▶ _Task directions_
Copy every one of the entries below word for word, leaving out the pictures.

== Material supplied

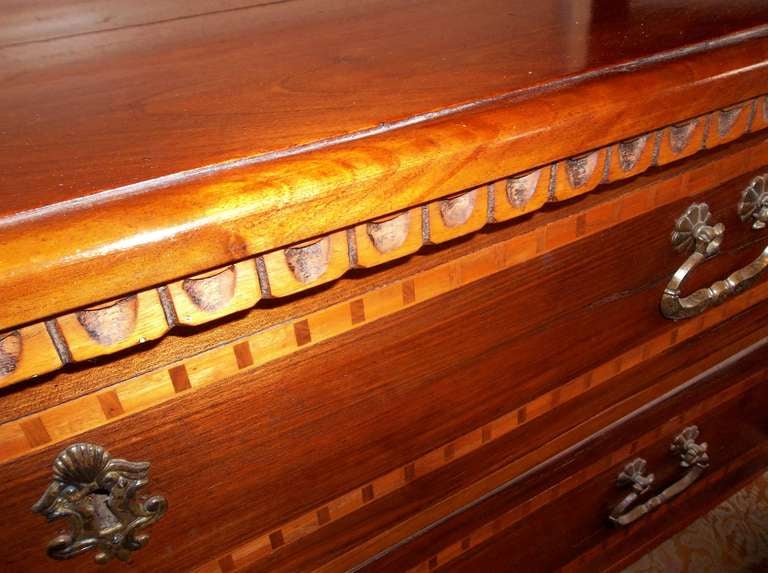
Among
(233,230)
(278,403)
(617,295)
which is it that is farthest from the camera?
(617,295)

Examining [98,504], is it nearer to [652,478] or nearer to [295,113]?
[295,113]

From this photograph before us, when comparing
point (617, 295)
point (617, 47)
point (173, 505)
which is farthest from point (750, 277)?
point (173, 505)

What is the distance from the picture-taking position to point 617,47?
0.45 metres

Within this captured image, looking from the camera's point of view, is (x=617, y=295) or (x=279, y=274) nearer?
(x=279, y=274)

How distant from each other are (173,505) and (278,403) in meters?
0.09

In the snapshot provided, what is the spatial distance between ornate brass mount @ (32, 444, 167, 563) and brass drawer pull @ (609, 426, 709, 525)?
1.69ft

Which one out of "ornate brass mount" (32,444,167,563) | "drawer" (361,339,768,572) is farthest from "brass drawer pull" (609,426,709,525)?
"ornate brass mount" (32,444,167,563)

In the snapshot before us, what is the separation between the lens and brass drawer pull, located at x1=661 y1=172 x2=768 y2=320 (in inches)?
21.2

====

▶ _Exercise output_
Among
(233,230)
(278,403)
(617,295)
which is it that is farthest from the camera?
(617,295)

Examining [98,504], is it nearer to [652,478] or nearer to [295,113]?
[295,113]

From this photograph before us, when comparing
point (617, 295)
point (617, 47)
point (173, 505)
which is farthest from point (750, 277)?
point (173, 505)

What is the distance from the picture-taking position to point 617,47?
0.45 metres

Within this captured image, looking from the camera's point of view, is (x=617, y=295) or (x=279, y=274) nearer?
(x=279, y=274)

How distant from each other are (173,505) and (278,403) in meters?
0.09

In the snapshot provided, what is the spatial distance between ornate brass mount @ (32, 444, 167, 563) and brass drawer pull @ (609, 426, 709, 525)?
1.69ft

Which one out of "ornate brass mount" (32,444,167,563) | "drawer" (361,339,768,572) is farthest from "brass drawer pull" (609,426,709,525)?
"ornate brass mount" (32,444,167,563)

In the snapshot before us, what is the separation between the lens and brass drawer pull, located at x1=661 y1=172 x2=768 y2=320 (in inches)?
21.2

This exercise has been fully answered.